Archive for the 'news' Category

posted by merrill @ 7:38 AM
March 10, 2006

I’m not trying to make any sort of statement here… I just found the placement of these two Yahoo News headlines, only four lines apart, to be hilarious (or something):

Cat Comforts Grieving Orangutan at Zoo

Lance Armstrong Comforts Dana Reeve’s Son

posted by merrill @ 9:16 AM
February 7, 2006

Top headline on Yahoo right now:

“Afghan police kill four in cartoon bloodshed.”

Did they kill Itchy, Scratchy, Poochie and one unnamed associate? I haven’t heard this much about cartoon violence in years. There’s got to be a better way to word this.

posted by merrill @ 11:30 AM
January 6, 2006

A while back on “the neighborhood,” I posted about the murder of Eric Gelman. He was killed here in the Fairfax disctrict while walking to his car after work.

I grabbed a local free newspaper this morning and learned that the police have arrested a man on charges of murdering Eric. The man’s name is Kim McMurray, he’s 43 and being held on 1.08 million dollars bail. They believe the murder was in the course of a robbery.

The front page portion of the article from the Park Labrea News/Beverly Press appears below. Click on it to read the rest of the article.
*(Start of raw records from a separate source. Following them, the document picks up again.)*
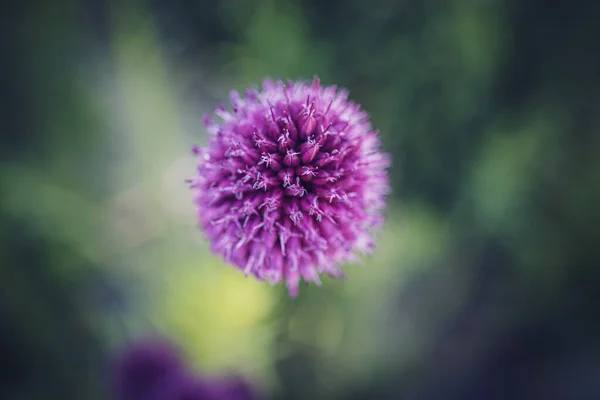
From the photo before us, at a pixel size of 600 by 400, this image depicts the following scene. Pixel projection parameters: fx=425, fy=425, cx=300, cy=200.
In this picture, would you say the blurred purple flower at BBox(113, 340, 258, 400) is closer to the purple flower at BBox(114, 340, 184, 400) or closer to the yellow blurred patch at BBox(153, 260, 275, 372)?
the purple flower at BBox(114, 340, 184, 400)

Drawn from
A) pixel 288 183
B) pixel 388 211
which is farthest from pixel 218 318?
pixel 288 183

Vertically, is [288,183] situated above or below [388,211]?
below

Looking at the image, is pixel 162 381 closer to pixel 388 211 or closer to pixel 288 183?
pixel 288 183

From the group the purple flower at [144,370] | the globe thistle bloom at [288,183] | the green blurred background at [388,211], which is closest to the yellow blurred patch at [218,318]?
the green blurred background at [388,211]

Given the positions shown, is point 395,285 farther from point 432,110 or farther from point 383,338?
point 432,110

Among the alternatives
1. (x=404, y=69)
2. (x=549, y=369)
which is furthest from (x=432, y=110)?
(x=549, y=369)

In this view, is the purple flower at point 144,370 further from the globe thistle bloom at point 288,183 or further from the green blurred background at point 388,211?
the globe thistle bloom at point 288,183

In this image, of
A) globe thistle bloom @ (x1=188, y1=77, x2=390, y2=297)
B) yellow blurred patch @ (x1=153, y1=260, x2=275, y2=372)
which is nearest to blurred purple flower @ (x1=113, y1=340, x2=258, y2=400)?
yellow blurred patch @ (x1=153, y1=260, x2=275, y2=372)
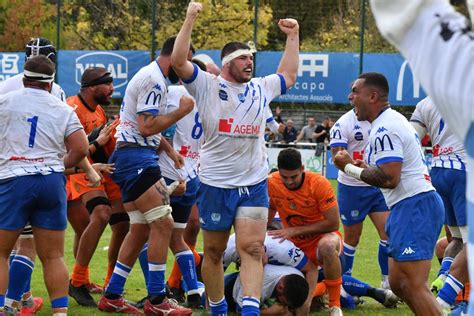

posted by merrill @ 16:44 PM
December 12, 2005

In the past few hours, California Governor Schwarzenegger officially denied clemency for Stanley Tookie Williams. If you had no strong conviction regarding the death penalty, I believe being in the Governor’s position would be a tough one in that you would have to overlook 24 years of court rulings, jury decisions, California Supreme Court decisions, etc., in order to come to a conclusion you felt was technically defensible. That is to say I wish this Governor had a strong anti-death penalty conviction.

Not because this person “deserved” the death penalty any less or any more than any other person who is or has been on death row. I just wish California would get ahead of the curve on this one (compared to most of the rest of the U.S.) and abolish the death penalty altogether. Aside from all the usual arguments against or for the death penalty that I’ve heard over the years, two things stick out for me:

1. When I lived in Alabama, some candidate was running for Attorney General. I can’t remember his name. One of his ads described how, as a judge, he presided over a case of a man who was accused of murder. The scene cut to a video of the murder victim’s sister, a sweet looking elderly woman who said, “I was there in the courtroom, and Judge (so-and-so) didn’t blink when he sentenced that man to death.” She became steely-jawed and narrow-eyed about mid-statement. (Keep in mind this ad was in support of the judge.)

Seeing this woman made me ill. This sort of revenge does something unkind to a person (not that losing someone to murder doesn’t). I know this is a can of worms and I don’t know if I have the eloquence at the moment to argue it all the way out, but I can say for certain that:

a) I would want revenge on anyone who hurt anybody that I care about;
b) I think most anyone would honestly say the same; and
c) that’s exactly why we don’t take care of these things ourselves.

The reason we don’t take revenge because we are not the murderers. Yet I believe that the death penalty is revenge, and we are the ones doing it, through the State.

2. When we were in London a few weeks ago, we were speaking with a man who is involved in the UK Government. He pointed out that somewhere around 80% of the British public would actually support capital punishment but that it will never come to a vote in Parliament. The reason, boiled down to one idea: the country is civilized, and the death penalty is not.

If a person commits murder, therefore breaking the primary rule that allows us to be a civilization in the first place, they must face punishment and, if they are willing to be party to it, enter rehabilitation. And they do. It’s not that we owe it to the murderers to attempt rehabilitation, it’s that we owe it to ourselves as a civilized society.

So I feel that tonight just after midnight Pacific Time will be yet another sad moment. For the man dying, for the families of his victims, for California, for the country, and so on.

posted by merrill @ 9:12 AM
December 12, 2005

First link for today: this stunning collection of items from teaching materials for federally-funded high school abstinence programs. Local U.S. Representative Henry Waxman commissioned a report which collected these items. Some of it is just stunning. Harper’s titled this piece Blue Balls for the Red States.

posted by merrill @ 16:57 PM
December 9, 2005

I don’t know if this requires a subscription or not… but it’s a great article outlining Mayor Villaraigosa’s vision for LA in a recent speech. I hope he holds off on running for governor.